▶ _EXERCISE BRIEF_:
The expected result is a word-for-word copy of the entries, minus any pictures.

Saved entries
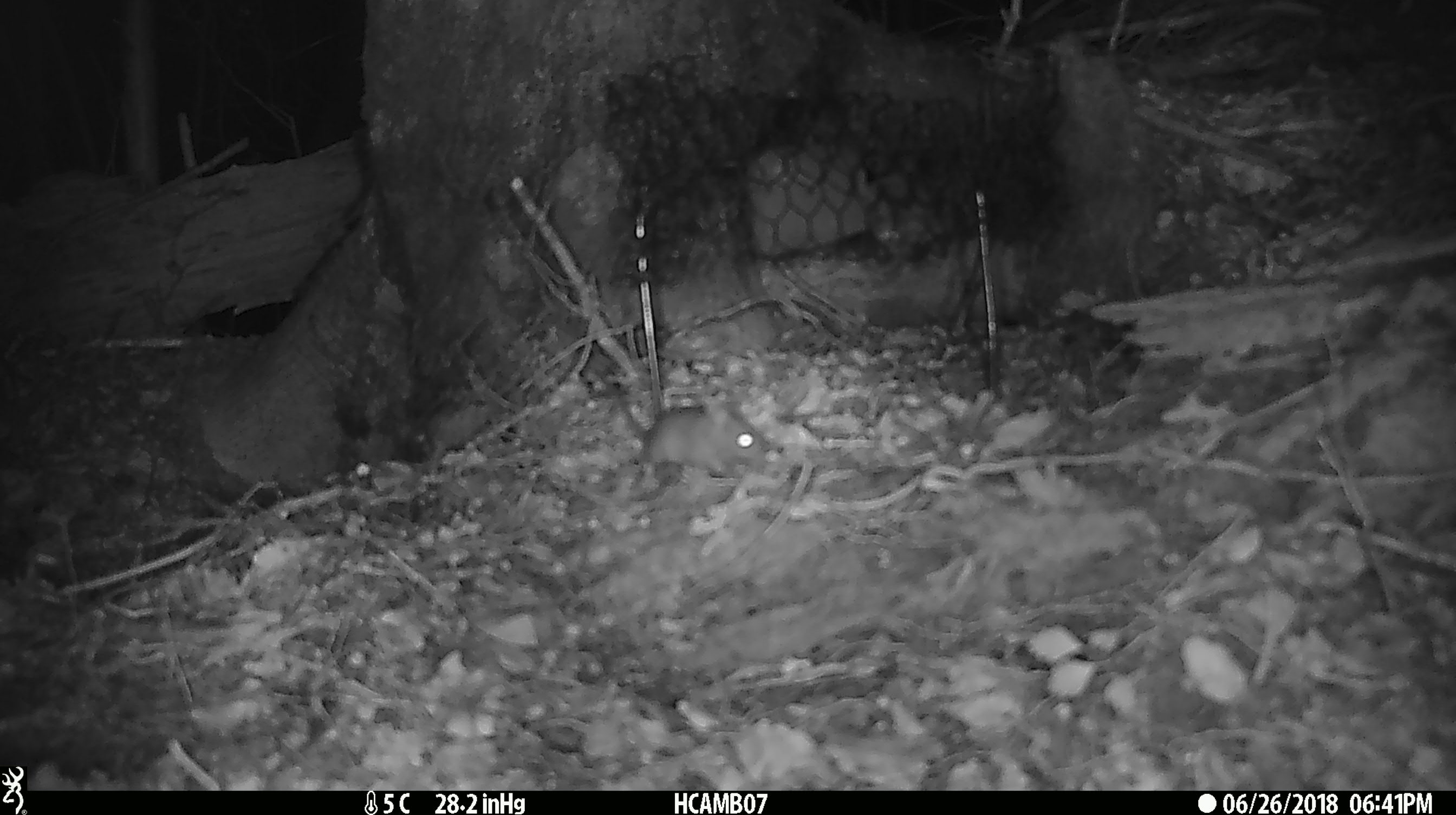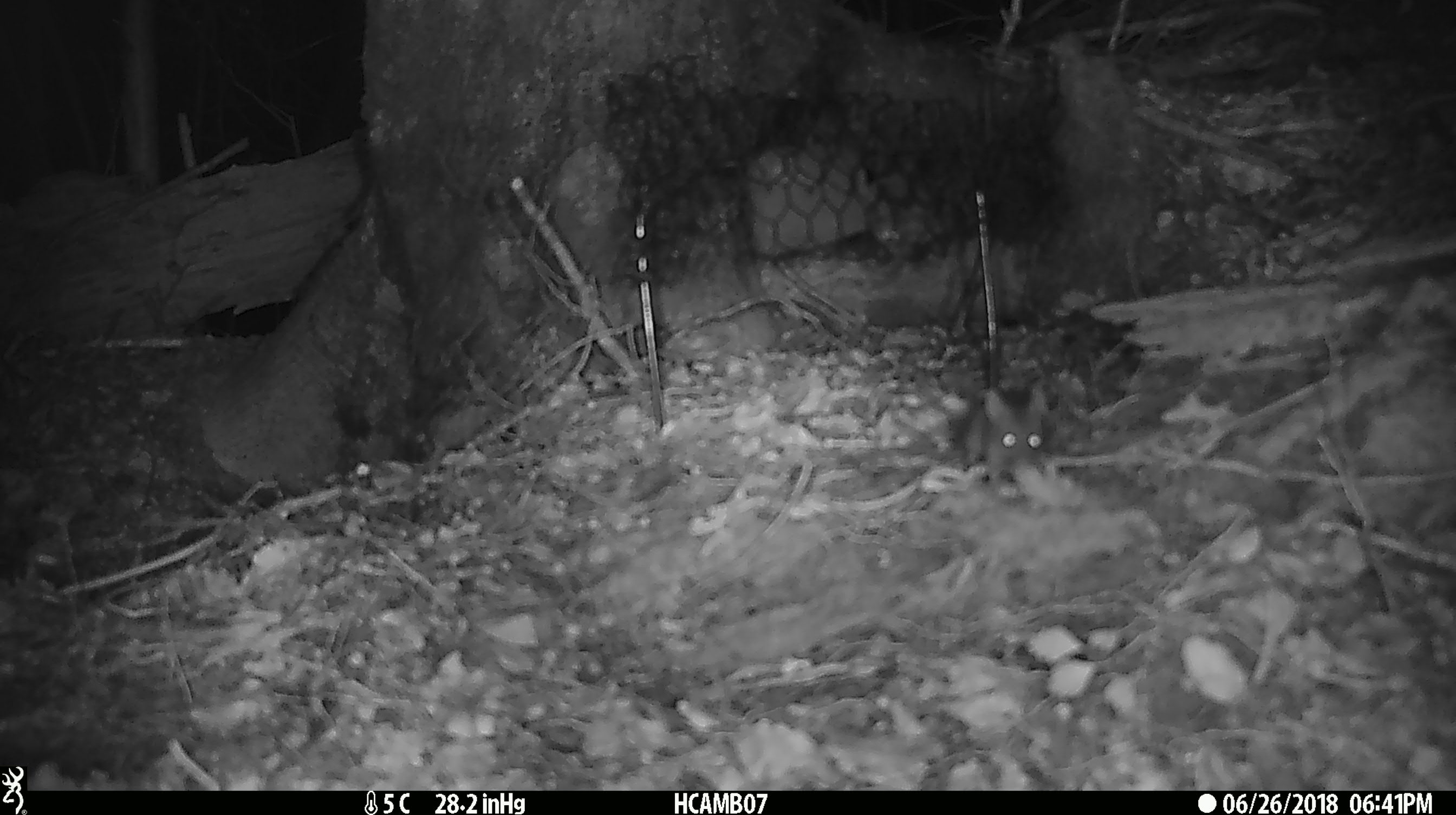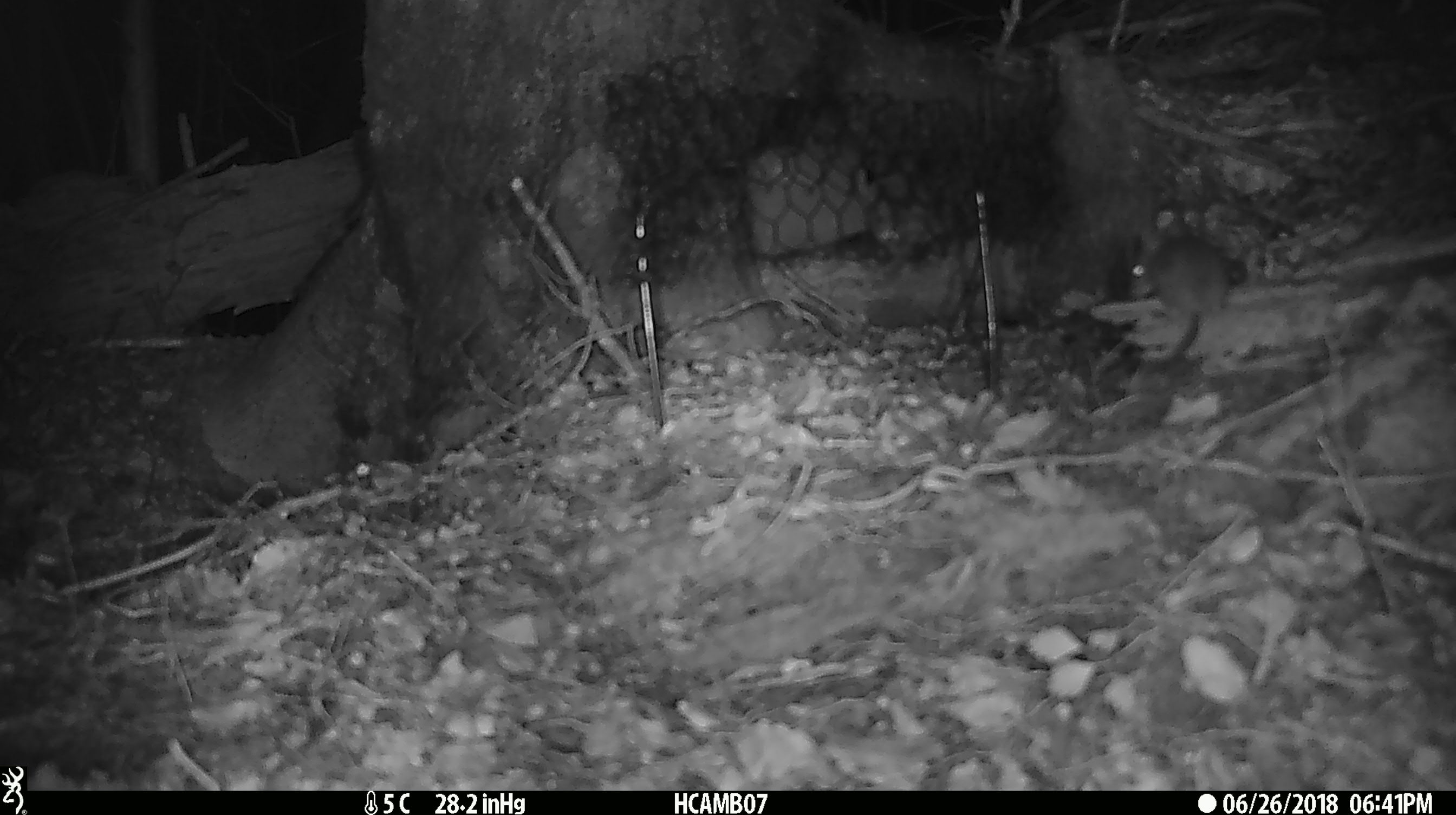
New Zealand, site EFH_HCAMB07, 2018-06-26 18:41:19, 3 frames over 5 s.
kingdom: Animalia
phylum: Chordata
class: Mammalia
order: Rodentia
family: Muridae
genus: Mus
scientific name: Mus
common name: mouse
Mouse (Mus).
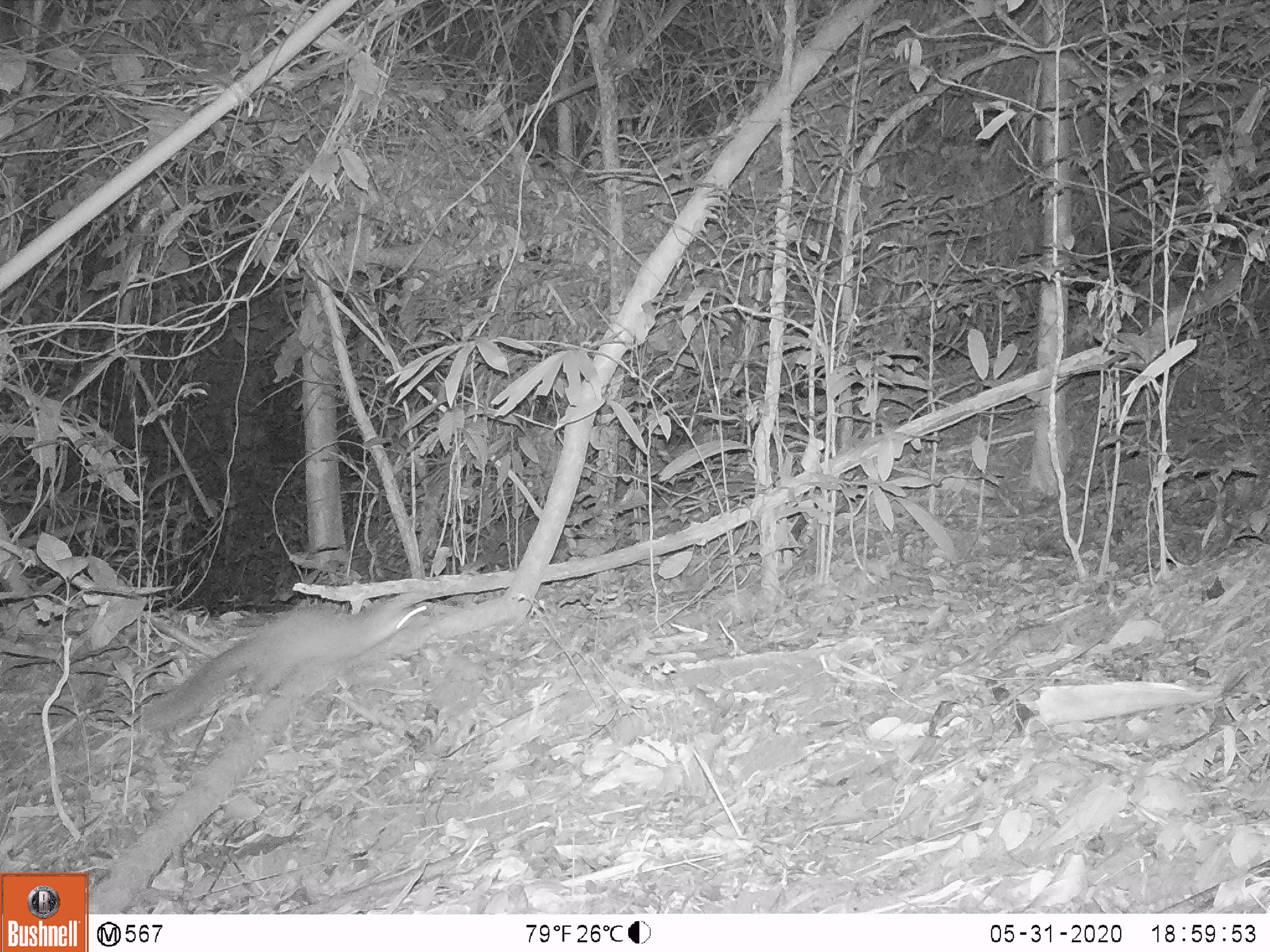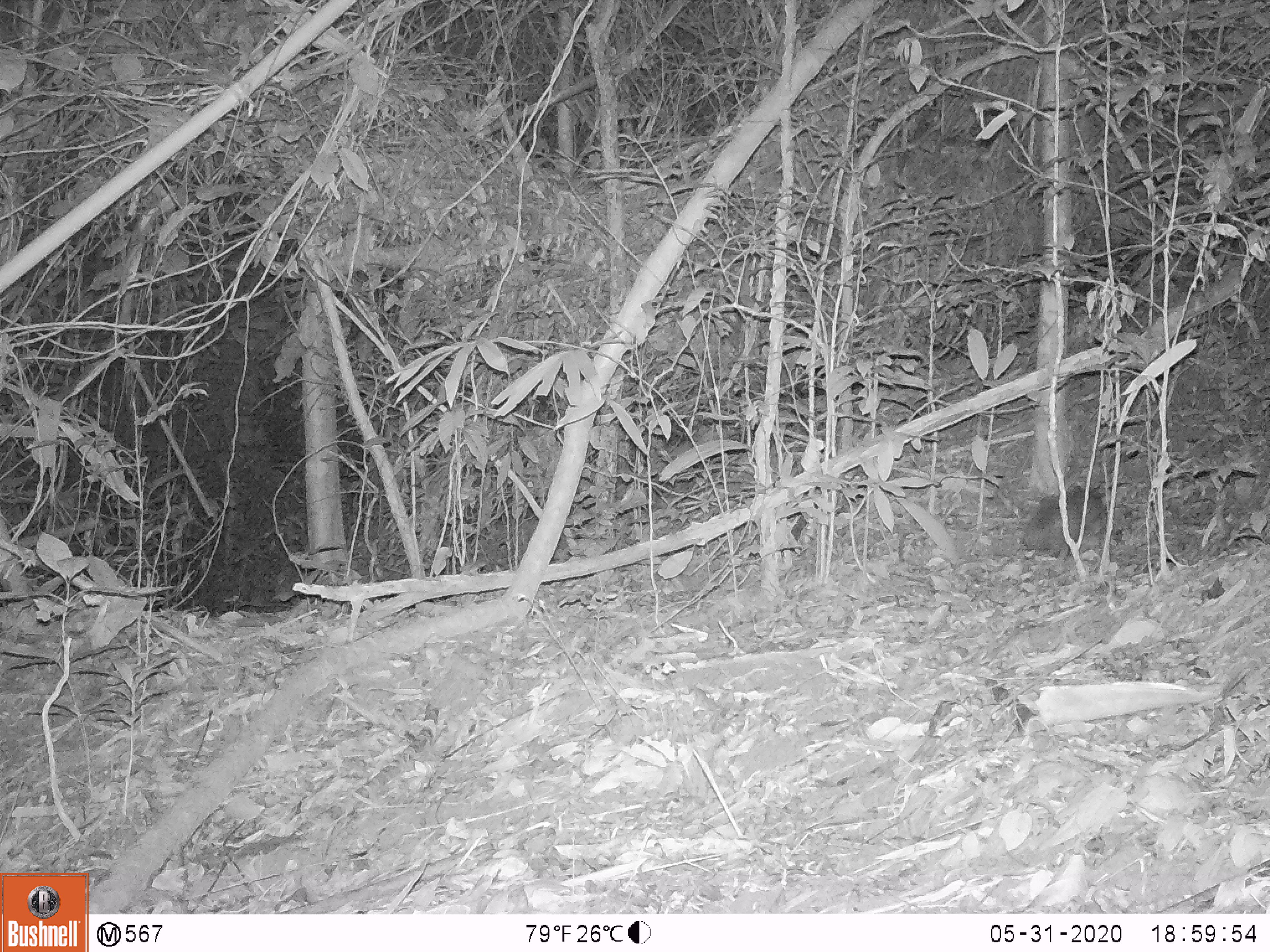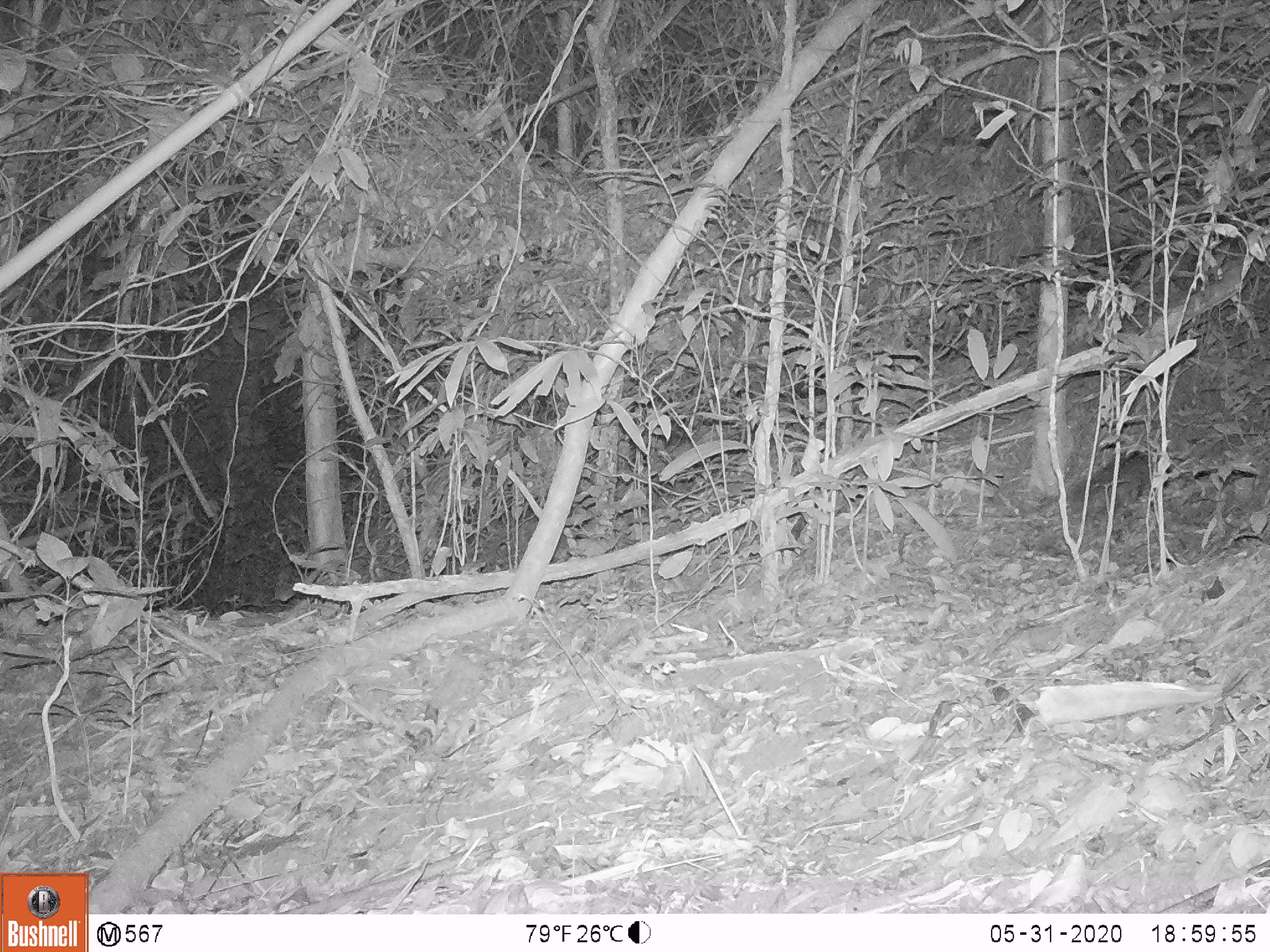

▶ _RESULT OF THIS EXERCISE_:
New Zealand, site EFH_HCAMB07, 2018-06-26 18:41:19, 3 frames over 5 s.
kingdom: Animalia
phylum: Chordata
class: Mammalia
order: Rodentia
family: Muridae
genus: Mus
scientific name: Mus
common name: mouse
Mouse (Mus).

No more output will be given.